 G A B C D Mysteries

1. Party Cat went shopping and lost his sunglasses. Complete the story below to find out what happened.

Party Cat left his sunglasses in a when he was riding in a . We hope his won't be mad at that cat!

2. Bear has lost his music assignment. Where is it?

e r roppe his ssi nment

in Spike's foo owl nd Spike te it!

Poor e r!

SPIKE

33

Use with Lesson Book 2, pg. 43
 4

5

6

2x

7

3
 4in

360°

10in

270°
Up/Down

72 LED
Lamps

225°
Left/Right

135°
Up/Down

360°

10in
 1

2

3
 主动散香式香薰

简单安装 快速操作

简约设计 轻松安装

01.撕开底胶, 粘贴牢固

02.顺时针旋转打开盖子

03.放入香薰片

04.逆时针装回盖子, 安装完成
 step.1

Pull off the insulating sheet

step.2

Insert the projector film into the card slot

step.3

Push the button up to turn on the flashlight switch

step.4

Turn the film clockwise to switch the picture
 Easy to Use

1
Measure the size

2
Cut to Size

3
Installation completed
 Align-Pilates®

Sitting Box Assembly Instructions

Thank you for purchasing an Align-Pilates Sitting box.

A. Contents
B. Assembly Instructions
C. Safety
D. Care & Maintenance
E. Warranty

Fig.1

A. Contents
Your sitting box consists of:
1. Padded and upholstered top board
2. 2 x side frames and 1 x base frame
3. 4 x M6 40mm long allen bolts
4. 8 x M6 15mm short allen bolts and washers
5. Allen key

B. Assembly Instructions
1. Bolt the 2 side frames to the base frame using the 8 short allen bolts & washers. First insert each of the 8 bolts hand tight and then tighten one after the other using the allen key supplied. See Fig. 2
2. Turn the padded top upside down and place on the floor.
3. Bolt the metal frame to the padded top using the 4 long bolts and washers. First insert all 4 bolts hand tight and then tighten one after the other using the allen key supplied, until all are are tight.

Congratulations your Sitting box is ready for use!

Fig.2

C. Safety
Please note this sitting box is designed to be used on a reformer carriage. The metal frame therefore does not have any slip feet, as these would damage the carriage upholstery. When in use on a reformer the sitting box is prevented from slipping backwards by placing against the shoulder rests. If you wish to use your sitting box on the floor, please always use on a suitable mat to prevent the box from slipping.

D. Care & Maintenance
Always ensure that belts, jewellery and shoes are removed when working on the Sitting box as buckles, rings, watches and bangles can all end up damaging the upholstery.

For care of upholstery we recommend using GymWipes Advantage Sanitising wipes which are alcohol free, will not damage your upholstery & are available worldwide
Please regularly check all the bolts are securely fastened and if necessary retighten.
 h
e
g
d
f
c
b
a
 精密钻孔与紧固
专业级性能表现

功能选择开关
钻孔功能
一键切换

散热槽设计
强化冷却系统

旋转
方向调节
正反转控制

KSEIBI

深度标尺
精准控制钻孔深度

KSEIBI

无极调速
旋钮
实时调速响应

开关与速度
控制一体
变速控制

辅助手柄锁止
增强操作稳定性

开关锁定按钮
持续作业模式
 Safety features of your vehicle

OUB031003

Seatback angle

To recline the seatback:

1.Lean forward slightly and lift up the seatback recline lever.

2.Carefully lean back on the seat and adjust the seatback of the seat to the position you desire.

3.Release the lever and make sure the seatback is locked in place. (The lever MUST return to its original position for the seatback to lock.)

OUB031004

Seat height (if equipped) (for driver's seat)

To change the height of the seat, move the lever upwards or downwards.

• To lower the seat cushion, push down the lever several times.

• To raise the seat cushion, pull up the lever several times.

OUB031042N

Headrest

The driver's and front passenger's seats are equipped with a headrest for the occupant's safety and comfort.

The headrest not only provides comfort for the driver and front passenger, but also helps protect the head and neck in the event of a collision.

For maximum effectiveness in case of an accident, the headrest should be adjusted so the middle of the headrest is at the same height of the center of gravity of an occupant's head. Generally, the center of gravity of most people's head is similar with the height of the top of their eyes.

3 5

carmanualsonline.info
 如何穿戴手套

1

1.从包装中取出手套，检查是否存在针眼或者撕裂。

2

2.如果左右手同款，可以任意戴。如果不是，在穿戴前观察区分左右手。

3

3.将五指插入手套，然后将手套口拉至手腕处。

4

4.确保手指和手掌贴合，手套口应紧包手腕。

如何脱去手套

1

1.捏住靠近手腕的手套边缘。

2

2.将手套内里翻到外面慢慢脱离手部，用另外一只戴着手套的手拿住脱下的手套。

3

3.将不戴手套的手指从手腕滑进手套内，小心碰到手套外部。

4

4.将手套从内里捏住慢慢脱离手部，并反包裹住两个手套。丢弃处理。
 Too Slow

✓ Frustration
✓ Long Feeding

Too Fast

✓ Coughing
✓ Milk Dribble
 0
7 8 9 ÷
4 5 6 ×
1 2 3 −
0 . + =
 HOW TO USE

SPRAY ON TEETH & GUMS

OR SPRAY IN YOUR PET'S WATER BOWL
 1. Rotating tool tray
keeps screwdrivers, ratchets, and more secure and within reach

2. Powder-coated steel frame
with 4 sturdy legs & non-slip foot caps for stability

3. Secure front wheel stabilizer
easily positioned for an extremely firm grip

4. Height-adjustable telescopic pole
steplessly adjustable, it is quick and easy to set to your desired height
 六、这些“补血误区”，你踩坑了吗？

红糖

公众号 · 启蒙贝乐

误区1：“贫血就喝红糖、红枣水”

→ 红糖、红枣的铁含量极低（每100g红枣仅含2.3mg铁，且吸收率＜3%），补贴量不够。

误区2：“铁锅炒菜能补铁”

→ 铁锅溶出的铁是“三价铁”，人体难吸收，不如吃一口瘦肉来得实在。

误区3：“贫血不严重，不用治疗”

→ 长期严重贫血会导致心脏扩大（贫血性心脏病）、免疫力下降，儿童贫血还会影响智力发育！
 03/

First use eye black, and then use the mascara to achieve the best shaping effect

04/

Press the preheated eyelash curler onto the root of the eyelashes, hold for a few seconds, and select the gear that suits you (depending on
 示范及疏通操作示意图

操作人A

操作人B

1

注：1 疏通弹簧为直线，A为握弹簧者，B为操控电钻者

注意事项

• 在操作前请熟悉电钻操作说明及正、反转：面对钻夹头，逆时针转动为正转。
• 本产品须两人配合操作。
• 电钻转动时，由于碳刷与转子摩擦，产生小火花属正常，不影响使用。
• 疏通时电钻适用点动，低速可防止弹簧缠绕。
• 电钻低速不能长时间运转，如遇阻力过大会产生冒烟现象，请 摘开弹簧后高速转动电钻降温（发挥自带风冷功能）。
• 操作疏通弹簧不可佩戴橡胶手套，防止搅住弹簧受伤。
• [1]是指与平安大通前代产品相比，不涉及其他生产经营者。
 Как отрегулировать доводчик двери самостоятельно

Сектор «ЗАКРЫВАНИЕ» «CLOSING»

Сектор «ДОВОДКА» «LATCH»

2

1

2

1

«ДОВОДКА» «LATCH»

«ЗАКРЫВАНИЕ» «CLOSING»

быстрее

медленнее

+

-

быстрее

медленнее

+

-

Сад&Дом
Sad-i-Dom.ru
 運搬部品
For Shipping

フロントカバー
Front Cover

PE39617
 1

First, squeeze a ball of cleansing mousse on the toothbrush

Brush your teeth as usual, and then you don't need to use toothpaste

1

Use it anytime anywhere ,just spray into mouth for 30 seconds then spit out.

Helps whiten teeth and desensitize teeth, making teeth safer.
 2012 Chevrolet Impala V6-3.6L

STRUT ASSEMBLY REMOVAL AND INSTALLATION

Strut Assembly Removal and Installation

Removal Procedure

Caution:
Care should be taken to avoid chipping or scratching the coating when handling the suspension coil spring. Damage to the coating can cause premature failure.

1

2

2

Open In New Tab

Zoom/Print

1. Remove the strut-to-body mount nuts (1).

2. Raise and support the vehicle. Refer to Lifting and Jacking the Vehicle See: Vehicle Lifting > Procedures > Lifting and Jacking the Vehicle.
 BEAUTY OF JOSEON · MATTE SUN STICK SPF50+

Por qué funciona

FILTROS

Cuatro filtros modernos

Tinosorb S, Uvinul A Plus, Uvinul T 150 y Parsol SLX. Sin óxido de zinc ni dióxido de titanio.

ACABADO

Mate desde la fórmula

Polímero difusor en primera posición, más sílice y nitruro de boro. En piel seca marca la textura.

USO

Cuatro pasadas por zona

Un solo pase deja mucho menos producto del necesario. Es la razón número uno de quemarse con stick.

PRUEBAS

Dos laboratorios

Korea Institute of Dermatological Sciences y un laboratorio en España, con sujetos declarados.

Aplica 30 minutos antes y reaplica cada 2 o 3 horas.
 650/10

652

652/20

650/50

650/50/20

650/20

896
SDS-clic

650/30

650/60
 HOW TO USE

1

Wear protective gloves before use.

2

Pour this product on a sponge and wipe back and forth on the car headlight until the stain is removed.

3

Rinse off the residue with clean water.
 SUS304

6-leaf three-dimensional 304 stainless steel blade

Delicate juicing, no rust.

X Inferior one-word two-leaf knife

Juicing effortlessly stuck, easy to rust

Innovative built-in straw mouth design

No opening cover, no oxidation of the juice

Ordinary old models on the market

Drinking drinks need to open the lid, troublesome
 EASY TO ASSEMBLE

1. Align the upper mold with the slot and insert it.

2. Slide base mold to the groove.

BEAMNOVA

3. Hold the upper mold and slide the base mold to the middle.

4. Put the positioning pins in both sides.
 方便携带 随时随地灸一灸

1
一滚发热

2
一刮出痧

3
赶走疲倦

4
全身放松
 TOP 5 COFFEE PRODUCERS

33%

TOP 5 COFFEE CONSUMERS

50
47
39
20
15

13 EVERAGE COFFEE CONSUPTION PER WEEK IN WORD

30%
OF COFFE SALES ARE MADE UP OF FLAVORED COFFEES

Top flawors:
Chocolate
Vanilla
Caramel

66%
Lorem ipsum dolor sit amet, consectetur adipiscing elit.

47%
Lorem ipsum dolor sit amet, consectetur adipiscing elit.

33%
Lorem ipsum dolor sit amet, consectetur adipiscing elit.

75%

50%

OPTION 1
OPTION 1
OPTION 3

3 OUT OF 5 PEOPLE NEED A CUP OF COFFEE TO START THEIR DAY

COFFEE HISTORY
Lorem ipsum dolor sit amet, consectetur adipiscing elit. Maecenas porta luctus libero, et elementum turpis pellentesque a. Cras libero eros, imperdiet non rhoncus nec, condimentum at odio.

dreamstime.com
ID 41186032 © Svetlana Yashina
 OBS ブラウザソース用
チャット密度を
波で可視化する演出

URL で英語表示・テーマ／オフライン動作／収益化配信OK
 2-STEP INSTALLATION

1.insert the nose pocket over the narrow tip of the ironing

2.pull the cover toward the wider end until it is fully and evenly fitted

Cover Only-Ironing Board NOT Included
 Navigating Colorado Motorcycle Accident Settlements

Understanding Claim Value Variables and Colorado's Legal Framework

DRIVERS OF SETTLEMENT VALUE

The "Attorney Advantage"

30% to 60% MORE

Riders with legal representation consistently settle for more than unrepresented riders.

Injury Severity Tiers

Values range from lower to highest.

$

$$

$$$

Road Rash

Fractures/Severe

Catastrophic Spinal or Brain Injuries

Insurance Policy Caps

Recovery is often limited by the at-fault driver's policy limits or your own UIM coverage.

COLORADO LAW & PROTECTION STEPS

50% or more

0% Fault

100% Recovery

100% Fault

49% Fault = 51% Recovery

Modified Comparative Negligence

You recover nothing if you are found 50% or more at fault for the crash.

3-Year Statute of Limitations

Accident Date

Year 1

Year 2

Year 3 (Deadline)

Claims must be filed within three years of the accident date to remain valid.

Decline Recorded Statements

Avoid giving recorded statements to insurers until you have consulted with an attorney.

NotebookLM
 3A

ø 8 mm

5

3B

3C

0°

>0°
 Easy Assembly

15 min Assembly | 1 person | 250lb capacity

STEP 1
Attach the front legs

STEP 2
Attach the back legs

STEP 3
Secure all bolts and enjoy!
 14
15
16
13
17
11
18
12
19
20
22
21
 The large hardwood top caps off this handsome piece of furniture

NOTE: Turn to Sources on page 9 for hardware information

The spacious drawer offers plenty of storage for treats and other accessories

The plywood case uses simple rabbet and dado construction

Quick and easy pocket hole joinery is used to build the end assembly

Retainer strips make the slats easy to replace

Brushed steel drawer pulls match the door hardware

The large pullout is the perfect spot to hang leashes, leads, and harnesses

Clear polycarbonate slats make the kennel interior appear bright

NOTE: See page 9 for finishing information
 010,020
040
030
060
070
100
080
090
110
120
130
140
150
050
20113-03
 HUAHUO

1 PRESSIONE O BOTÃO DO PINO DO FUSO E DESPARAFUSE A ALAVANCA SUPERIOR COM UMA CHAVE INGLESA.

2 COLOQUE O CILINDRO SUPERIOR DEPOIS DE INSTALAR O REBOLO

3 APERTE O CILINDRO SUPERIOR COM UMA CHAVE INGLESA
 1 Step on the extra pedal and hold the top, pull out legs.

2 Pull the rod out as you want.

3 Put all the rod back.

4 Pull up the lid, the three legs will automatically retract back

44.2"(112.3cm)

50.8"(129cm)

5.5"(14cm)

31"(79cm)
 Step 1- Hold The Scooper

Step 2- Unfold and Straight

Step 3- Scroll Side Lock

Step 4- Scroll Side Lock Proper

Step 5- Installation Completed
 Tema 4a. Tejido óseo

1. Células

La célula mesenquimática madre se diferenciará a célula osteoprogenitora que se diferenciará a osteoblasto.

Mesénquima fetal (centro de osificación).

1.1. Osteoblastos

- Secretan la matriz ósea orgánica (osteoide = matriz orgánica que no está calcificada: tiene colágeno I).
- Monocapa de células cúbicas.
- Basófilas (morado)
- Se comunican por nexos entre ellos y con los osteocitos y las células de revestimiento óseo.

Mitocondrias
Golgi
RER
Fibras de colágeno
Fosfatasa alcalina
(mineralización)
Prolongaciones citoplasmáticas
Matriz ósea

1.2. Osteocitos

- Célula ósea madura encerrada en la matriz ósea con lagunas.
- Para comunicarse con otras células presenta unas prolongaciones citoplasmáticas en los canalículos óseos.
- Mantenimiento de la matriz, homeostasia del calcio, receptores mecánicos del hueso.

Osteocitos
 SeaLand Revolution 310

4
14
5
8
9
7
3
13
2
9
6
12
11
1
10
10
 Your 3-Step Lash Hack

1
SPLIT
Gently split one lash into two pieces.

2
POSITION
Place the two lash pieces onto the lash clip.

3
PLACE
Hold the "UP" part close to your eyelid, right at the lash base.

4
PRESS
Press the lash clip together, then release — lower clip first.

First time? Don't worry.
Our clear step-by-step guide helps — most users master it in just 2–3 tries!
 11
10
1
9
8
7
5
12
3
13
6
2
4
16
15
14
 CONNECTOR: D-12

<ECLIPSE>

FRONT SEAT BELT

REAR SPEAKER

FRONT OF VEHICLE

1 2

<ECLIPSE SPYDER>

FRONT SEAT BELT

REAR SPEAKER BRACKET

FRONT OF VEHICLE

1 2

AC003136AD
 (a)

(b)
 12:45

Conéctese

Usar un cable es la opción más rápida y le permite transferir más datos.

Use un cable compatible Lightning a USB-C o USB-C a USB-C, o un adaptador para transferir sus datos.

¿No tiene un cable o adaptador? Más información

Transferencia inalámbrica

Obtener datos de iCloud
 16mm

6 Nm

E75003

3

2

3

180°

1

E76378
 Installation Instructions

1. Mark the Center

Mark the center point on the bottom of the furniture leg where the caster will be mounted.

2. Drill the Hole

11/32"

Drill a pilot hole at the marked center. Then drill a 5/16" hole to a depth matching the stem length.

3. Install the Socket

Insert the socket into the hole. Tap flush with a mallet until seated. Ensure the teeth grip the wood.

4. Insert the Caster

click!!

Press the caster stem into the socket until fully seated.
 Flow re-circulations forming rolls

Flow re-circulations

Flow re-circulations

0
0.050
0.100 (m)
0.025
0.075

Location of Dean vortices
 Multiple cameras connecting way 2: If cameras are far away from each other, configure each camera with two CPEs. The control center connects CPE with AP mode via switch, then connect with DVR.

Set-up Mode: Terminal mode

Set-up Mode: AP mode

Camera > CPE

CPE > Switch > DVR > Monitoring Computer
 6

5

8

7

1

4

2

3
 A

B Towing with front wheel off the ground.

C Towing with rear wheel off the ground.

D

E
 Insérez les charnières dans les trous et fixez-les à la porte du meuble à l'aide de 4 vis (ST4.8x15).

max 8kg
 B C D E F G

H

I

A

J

◆ **PROMPT**: In the material above, report how many lines hold the word "ДОВОДКА", and add nothing to the figure.

◆ **ANSWER TO THIS EXERCISE**: 2